Il Mio Vigneto is located in the newly designated Clements Hills AVA in Lodi California. The Clements Hills AVA was cut out based on the soil types and climate which made more sense than being derived politically. The vineyard elevation is at 100 feet, with the lands to the east of us rising gradually to 400 feet. The topography also lends to cool summer breezes off the San Francisco Bay delta which gives us about a 30 to 40 degree diurnal temperature swing. This swing between day and night temperatures allows the grapes to retain good acid levels while gracefully maturing.


Mio Vigneto Vineyard - lime and soil

After grading, lime is spread over field before slip plowing.

We have three different soils derived from granite and tufa at our vineyard site. Even though these soils are derived from the same parent material they developed differently over time. The soils are Cometa, Montpellier and Rocklin. All three soils are very well drained to the undulating hardpan and of very low fertility.

Mio Vigneto Vineyard - after slip plowing

The field after slip plowing.

To take advantage what mother nature offered to our site we first delineated the soil boundaries using digitized USGS soil maps, soil borings and natural vegetation growth patterns.  All this information was brought into AutoCAD along with a topographic survey to get the complete picture.

From the growth patterns of the vegetation and topographic survey along with the soil borings we realized we had not only a surface drainage problem but due to the undulating hardpan lying 40 to 60 inches below the surface a potential for a perched water table.
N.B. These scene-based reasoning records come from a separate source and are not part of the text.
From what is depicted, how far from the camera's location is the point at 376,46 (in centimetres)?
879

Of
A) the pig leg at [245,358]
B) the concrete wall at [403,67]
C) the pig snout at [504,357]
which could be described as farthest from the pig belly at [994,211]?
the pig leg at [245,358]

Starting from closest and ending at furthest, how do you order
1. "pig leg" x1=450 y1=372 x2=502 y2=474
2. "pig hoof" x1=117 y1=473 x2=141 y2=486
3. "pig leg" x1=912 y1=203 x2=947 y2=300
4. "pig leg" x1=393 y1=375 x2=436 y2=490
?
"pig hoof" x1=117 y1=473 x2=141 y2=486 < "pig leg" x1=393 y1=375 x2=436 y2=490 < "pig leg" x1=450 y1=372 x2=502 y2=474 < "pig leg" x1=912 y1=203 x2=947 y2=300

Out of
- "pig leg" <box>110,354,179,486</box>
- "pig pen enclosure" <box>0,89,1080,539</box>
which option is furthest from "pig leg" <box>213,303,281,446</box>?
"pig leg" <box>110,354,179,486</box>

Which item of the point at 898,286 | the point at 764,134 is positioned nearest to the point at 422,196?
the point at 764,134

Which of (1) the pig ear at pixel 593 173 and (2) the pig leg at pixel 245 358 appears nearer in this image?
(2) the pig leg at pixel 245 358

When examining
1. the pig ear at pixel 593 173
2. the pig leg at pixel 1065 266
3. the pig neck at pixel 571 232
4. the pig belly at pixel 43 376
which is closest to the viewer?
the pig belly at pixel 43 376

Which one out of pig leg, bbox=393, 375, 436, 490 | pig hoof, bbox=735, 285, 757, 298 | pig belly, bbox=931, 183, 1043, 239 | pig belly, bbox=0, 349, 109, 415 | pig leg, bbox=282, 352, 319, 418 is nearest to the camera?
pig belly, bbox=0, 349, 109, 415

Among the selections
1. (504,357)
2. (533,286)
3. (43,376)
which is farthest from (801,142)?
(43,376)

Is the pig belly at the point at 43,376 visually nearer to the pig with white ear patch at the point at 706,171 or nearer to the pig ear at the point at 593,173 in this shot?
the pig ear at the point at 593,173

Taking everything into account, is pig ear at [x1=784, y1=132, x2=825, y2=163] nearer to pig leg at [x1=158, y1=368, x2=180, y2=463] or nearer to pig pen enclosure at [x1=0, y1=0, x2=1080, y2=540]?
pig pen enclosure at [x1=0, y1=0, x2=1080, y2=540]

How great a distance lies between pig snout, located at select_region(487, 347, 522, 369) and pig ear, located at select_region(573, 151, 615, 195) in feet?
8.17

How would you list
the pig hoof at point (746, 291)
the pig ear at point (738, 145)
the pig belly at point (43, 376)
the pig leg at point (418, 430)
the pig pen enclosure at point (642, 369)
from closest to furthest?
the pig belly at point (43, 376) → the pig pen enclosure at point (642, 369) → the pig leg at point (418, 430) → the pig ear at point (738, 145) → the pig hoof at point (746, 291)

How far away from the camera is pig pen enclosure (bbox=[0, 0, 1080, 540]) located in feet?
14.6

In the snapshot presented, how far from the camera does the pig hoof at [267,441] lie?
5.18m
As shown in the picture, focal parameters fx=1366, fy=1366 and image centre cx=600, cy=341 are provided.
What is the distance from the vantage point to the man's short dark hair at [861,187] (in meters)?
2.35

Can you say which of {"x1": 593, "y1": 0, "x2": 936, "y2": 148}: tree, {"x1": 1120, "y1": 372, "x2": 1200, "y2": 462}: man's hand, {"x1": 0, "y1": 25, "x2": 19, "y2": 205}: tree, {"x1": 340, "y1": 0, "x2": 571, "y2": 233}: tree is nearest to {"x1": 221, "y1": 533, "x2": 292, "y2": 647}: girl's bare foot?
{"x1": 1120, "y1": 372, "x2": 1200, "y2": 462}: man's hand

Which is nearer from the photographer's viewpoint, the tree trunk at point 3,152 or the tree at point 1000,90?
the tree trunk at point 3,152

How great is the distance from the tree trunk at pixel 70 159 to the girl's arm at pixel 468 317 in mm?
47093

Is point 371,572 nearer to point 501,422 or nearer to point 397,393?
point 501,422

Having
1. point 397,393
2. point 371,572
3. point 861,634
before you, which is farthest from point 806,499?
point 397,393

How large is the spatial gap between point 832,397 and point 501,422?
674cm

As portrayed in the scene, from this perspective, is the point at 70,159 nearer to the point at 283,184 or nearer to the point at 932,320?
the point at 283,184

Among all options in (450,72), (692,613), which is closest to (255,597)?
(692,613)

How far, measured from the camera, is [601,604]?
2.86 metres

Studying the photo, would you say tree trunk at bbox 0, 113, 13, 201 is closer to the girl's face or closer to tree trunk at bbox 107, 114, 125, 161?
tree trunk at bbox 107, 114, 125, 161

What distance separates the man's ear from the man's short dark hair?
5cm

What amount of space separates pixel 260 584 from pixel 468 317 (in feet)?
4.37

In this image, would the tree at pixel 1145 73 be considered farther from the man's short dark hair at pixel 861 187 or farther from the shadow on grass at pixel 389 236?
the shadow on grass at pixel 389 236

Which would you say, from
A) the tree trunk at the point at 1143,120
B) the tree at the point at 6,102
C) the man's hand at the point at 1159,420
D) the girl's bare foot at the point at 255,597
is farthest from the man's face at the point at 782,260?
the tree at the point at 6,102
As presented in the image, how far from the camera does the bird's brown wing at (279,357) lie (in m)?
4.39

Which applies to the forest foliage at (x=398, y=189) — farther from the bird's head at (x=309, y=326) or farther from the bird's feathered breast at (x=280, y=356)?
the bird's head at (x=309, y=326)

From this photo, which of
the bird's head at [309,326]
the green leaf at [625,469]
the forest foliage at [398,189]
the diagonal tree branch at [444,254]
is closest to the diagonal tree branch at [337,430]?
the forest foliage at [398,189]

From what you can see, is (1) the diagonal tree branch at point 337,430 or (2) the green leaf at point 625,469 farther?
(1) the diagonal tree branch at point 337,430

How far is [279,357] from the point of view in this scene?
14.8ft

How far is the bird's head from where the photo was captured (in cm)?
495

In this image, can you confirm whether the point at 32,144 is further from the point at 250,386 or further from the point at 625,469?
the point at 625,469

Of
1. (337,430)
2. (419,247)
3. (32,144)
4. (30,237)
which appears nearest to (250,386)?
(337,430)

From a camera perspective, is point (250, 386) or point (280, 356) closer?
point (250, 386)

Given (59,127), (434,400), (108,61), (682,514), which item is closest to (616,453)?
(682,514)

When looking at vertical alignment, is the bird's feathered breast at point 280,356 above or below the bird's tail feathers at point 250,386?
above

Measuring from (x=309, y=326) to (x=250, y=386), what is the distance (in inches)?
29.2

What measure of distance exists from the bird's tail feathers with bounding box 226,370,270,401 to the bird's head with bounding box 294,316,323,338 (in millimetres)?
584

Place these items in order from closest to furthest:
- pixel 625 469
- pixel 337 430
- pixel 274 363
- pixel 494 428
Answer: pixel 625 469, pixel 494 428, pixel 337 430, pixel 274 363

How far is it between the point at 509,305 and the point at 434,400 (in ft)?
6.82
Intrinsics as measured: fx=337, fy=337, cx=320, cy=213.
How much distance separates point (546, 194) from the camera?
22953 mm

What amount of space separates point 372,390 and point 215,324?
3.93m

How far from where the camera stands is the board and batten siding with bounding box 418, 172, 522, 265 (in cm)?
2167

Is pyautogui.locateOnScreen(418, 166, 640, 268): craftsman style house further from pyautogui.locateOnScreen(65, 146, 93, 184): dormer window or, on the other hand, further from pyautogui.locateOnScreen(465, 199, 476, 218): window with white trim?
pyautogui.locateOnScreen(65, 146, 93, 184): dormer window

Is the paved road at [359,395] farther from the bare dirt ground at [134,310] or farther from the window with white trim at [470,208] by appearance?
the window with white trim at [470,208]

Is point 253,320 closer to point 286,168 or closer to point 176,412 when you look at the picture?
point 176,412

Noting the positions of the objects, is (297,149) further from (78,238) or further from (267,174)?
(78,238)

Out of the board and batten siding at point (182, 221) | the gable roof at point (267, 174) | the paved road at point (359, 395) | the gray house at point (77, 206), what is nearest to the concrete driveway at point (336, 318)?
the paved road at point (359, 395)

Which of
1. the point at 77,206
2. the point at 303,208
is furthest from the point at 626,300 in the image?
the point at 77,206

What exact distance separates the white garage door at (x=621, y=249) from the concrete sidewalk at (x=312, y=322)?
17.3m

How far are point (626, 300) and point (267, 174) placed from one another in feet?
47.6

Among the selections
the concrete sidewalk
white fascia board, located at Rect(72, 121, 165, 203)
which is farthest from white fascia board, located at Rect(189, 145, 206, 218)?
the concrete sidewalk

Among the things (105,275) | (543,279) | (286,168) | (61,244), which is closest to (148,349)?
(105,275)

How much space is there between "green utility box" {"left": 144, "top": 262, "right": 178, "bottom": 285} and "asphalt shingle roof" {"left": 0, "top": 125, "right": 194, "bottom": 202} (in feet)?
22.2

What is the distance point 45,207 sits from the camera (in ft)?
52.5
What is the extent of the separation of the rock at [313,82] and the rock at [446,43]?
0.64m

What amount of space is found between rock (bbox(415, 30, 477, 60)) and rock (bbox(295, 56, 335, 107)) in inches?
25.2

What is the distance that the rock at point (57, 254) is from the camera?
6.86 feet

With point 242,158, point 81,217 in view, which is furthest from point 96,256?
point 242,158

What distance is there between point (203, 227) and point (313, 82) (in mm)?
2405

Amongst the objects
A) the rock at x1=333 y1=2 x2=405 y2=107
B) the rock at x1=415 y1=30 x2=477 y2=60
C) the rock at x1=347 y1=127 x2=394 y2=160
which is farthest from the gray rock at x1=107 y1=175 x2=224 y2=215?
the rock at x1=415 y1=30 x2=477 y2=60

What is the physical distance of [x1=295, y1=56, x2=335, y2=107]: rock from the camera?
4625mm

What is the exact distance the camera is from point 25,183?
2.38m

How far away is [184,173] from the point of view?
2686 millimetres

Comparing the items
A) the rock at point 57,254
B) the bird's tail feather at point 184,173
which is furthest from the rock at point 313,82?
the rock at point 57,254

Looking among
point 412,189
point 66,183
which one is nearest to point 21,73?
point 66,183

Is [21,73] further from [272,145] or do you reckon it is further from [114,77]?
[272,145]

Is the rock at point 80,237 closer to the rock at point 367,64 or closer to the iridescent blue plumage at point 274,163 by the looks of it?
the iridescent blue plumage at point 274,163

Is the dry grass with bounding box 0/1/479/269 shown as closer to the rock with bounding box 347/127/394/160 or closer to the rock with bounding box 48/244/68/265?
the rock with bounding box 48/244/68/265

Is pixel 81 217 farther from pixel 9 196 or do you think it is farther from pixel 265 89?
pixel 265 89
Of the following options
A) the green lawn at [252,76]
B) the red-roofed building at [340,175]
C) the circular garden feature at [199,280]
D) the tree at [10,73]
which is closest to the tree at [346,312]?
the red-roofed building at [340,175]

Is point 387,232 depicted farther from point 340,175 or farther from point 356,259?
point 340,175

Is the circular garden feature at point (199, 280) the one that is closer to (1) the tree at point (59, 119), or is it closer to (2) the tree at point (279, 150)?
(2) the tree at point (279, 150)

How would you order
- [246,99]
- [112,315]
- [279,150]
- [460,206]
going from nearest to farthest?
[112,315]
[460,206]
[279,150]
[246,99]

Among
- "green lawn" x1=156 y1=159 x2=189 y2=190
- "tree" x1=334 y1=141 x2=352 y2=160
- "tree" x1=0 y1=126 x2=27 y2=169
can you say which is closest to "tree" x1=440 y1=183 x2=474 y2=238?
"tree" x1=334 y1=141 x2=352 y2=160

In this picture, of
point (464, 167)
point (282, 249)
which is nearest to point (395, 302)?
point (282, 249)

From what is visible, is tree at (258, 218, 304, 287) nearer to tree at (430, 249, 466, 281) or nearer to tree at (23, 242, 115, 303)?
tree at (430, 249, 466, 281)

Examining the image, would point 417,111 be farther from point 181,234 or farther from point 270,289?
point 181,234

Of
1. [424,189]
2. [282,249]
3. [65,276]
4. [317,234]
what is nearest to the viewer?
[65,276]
To remedy this we had to grade for good surface drainage and breakup the hardpan.  The duripan was about 4 inches thick and consisted of either of cemented sand or slightly cemented sand. Under the duripan was almost 80 feet of reddish brown coarse sand to the parent rock, according to the well driller log.

The soil was first graded to correct drainage then 57 tons of lime was spread out to help adjust the chemical imbalance. After the initial prep was completed the site was then slipped plowed three ways down to seven feet to break up the duripan and mix in the lime.

Vineyard Layout:

Once all the prep was done, the vineyard was broken up into blocks based on the soil boundaries and then further broken up into sub blocks ranging around two acres per block. This was done for various reasons one of them being able to grow the same variety on different soils to get different flavor profiles.

MioVigneto Vineyard Diagram

Once the blocks were laid out we brought in a vineyard consultant to determine the rootstock, row and vine spacing which was based on the variety and soil type.

Row Orientation:

I believe row orientation is critical in balancing out the amount of energy the vines receive on both sides. The standard trend is to follow contours or property lines. The Lodi region is a warmer then the coastal AVA, zoned Region III / IV per Winkler’s studies. This warmer region can be a curse or a blessing depending how much studying is done to determine clone, rootstock, trellis type, cordon height, vine spacing, row spacing and last but not least, row orientation. Using several solar observations during the growing season we determined that slight NE / SW row orientation would give equal energy to both sides of the vines while protecting the fruit from the hottest part of the day.

Trellis System:

The trellis systems used will depend on the grape variety and soil type.

For our first block of Sauvignon Blanc Grapes planted in Rocklin Soils the vineyard consultant choose a 7’ by 10’ vine / row spacing with the cordon height set at 60” and two catch wire 12 inches above it for a “modified California sprawl” canopy. This will take advantage of this varieties vigor while adding protection to the fruit zone.

To help the vines grow, we dug the hole about 200% larger in diameter than needed and about 50% deeper. We then added some slow release plant food to the bottom of the hole, then added soil back for the plants to be planted at the correct height.

In 2012, wines made at Pat Paulsen Vineyards from our Clone 530 won one of two gold medals at the 2013 SF International Wine Competition.